▸ Given request
Take the lines from the one with "Among all of" to the end of the listing, both ends included, and quote them exactly, leaving pictures out.

▸ Data to use
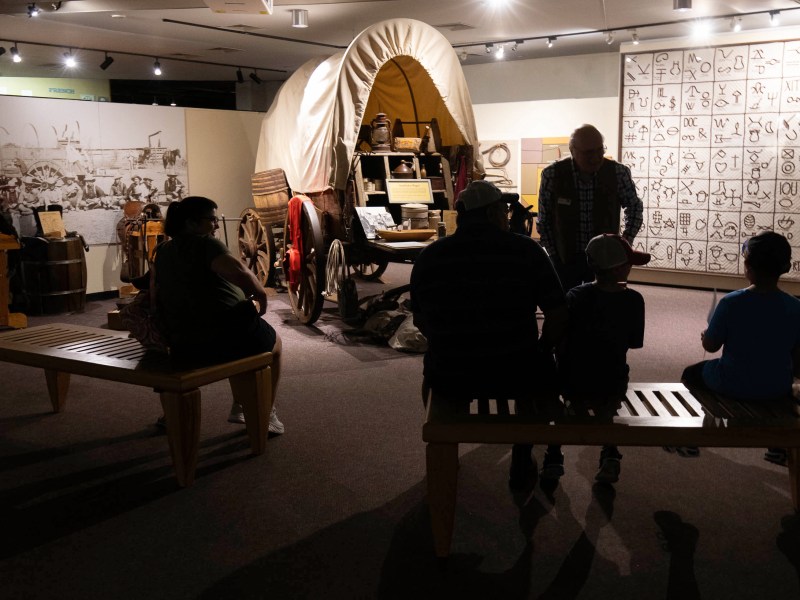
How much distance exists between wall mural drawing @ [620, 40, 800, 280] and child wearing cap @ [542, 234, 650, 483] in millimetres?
6181

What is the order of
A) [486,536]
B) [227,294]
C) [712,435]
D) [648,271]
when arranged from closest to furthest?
[712,435] → [486,536] → [227,294] → [648,271]

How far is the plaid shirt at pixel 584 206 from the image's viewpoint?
4379mm

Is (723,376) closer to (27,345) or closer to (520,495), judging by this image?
(520,495)

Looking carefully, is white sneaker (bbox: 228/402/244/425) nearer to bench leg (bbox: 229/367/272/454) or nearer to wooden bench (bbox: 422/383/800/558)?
bench leg (bbox: 229/367/272/454)

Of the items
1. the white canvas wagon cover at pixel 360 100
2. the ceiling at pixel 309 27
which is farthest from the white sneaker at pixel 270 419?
the ceiling at pixel 309 27

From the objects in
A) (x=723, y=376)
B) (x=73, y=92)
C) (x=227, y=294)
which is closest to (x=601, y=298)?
(x=723, y=376)

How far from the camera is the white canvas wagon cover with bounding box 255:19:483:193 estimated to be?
653 cm

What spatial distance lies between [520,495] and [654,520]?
532 mm

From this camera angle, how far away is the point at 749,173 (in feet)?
27.9

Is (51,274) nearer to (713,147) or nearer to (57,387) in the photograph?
(57,387)

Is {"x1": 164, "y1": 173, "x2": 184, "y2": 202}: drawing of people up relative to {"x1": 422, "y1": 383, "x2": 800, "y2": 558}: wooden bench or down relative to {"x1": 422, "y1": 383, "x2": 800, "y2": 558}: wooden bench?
up

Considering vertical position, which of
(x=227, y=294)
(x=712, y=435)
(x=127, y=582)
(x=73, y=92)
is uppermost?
(x=73, y=92)

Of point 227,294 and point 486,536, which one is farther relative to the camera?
point 227,294

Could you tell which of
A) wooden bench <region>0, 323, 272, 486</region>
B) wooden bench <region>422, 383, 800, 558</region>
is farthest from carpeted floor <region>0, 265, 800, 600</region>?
wooden bench <region>422, 383, 800, 558</region>
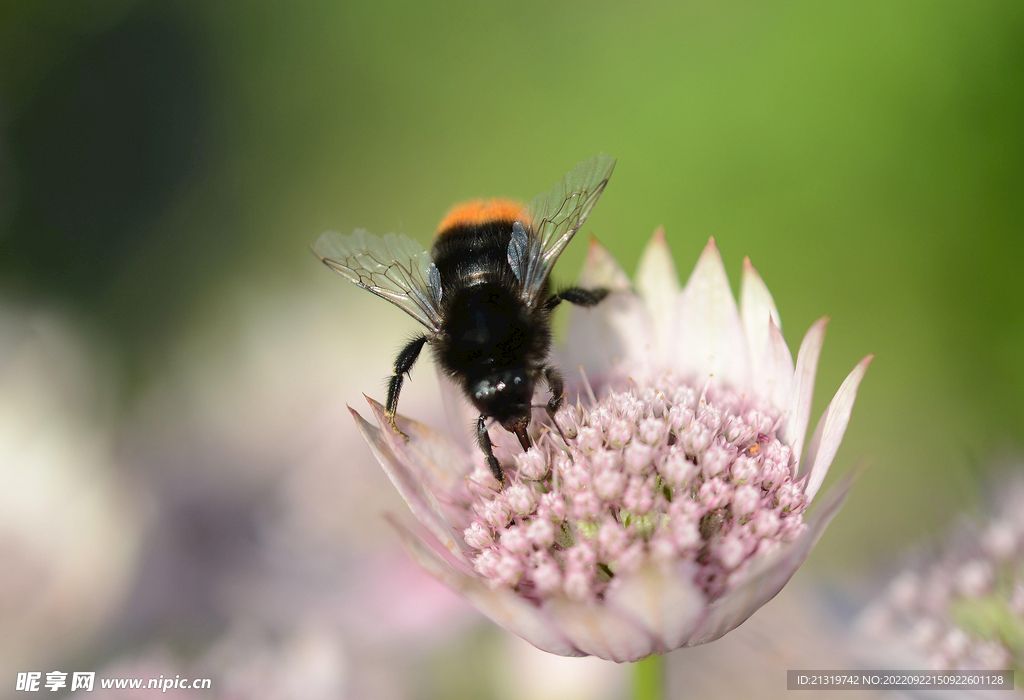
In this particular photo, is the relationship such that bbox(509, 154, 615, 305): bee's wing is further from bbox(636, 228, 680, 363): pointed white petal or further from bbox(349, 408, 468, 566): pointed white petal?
bbox(349, 408, 468, 566): pointed white petal

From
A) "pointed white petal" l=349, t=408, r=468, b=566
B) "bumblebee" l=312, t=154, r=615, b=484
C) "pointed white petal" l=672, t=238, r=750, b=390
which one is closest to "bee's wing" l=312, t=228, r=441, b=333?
"bumblebee" l=312, t=154, r=615, b=484

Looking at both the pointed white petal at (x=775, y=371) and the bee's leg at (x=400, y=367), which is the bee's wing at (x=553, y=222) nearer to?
the bee's leg at (x=400, y=367)

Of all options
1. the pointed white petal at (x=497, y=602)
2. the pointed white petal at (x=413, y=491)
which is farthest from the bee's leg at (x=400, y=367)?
the pointed white petal at (x=497, y=602)

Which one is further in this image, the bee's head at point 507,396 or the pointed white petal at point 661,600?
the bee's head at point 507,396

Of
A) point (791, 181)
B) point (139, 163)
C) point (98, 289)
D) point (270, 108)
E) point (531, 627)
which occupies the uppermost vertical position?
point (270, 108)

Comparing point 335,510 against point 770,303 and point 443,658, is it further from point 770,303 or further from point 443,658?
point 770,303

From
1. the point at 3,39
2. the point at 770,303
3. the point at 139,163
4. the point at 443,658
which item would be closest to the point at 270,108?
the point at 139,163
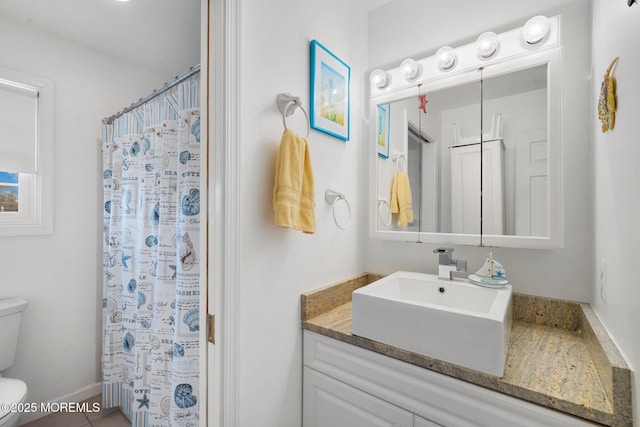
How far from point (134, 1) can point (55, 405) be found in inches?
102

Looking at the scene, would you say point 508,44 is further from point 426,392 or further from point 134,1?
point 134,1

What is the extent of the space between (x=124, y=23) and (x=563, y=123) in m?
2.46

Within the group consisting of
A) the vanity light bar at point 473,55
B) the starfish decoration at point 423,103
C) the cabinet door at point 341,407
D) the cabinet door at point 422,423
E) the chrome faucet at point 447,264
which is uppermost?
the vanity light bar at point 473,55

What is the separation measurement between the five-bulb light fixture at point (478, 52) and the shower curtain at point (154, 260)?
0.98m

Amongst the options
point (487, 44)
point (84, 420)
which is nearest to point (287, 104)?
point (487, 44)

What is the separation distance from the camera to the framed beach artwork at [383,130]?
5.24ft

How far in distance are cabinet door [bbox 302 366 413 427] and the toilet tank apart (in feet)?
5.76

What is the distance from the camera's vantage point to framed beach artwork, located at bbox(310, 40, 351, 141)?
1270mm

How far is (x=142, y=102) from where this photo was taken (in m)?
1.64

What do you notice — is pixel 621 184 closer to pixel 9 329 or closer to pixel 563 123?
pixel 563 123

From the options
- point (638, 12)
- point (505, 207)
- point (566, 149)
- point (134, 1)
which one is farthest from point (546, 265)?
point (134, 1)

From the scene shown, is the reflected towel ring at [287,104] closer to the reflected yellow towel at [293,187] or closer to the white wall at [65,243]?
the reflected yellow towel at [293,187]

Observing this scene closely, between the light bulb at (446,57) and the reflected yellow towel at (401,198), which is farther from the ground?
the light bulb at (446,57)

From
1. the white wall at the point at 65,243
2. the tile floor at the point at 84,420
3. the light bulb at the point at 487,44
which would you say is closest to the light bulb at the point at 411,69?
the light bulb at the point at 487,44
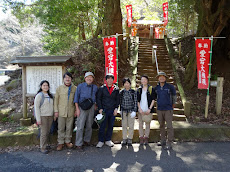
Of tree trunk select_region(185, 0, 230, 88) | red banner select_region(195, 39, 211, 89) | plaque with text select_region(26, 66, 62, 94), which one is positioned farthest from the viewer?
tree trunk select_region(185, 0, 230, 88)

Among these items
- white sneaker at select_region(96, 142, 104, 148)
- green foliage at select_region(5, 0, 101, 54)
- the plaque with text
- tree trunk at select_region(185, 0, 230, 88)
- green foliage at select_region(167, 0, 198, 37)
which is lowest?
white sneaker at select_region(96, 142, 104, 148)

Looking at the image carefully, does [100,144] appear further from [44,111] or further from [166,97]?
[166,97]

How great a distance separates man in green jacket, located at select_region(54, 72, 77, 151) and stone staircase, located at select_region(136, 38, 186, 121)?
305 centimetres

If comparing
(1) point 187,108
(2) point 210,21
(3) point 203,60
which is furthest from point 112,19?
(1) point 187,108

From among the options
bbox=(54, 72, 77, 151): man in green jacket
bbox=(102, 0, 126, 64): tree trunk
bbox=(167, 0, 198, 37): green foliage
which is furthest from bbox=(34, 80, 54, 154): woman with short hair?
bbox=(167, 0, 198, 37): green foliage

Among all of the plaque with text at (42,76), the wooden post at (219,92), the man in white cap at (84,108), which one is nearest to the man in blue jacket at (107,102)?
the man in white cap at (84,108)

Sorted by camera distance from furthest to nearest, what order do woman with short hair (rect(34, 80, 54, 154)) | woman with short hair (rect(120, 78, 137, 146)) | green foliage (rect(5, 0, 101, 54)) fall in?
green foliage (rect(5, 0, 101, 54)) < woman with short hair (rect(120, 78, 137, 146)) < woman with short hair (rect(34, 80, 54, 154))

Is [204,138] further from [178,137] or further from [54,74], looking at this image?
[54,74]

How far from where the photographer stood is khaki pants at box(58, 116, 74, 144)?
14.8ft

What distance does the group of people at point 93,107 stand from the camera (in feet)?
14.5

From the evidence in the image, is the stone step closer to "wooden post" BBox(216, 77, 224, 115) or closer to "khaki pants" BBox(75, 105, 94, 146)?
"khaki pants" BBox(75, 105, 94, 146)

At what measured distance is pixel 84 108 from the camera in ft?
14.4

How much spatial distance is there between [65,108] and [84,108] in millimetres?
473

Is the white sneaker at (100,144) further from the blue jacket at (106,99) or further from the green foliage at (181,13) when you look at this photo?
the green foliage at (181,13)
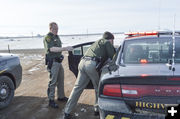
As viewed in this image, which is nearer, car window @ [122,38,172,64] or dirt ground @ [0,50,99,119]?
car window @ [122,38,172,64]

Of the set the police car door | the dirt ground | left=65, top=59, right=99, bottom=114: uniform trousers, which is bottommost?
the dirt ground

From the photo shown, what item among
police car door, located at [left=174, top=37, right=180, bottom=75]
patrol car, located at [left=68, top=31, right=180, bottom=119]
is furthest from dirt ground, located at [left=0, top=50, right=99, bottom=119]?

▸ Task answer
Among all of the plaque with text at (42,76), the wooden post at (219,92), the man in white cap at (84,108), which one is nearest to the man in blue jacket at (107,102)?
the man in white cap at (84,108)

Sorted by camera distance from furthest to nearest, what order do woman with short hair (rect(34, 80, 54, 154)) | woman with short hair (rect(120, 78, 137, 146)) | green foliage (rect(5, 0, 101, 54)) fall in?
green foliage (rect(5, 0, 101, 54)) < woman with short hair (rect(120, 78, 137, 146)) < woman with short hair (rect(34, 80, 54, 154))

Is [204,138] further from [178,137] or further from [54,74], looking at this image?
[54,74]

How far from where the photographer stood is khaki pants at box(58, 116, 74, 144)?
14.8ft

What distance does the group of people at point 93,107 stand from the camera (in feet)?
14.5

From the evidence in the image, is the stone step closer to "wooden post" BBox(216, 77, 224, 115) or closer to "khaki pants" BBox(75, 105, 94, 146)?
"khaki pants" BBox(75, 105, 94, 146)

At what measured distance is pixel 84 108 from the camera in ft?
14.4

How much spatial distance is there between [65,108] and [84,108] in millimetres?
473

Is the white sneaker at (100,144) further from the blue jacket at (106,99) or further from the green foliage at (181,13) when you look at this photo?
the green foliage at (181,13)
As viewed in this image, which is nearer, car window @ [122,38,172,64] or dirt ground @ [0,50,99,119]?
car window @ [122,38,172,64]

Of the set the police car door | the dirt ground | left=65, top=59, right=99, bottom=114: uniform trousers, which is bottommost?
the dirt ground

From the photo shown, what item among
police car door, located at [left=174, top=37, right=180, bottom=75]
patrol car, located at [left=68, top=31, right=180, bottom=119]
is furthest from dirt ground, located at [left=0, top=50, right=99, bottom=119]?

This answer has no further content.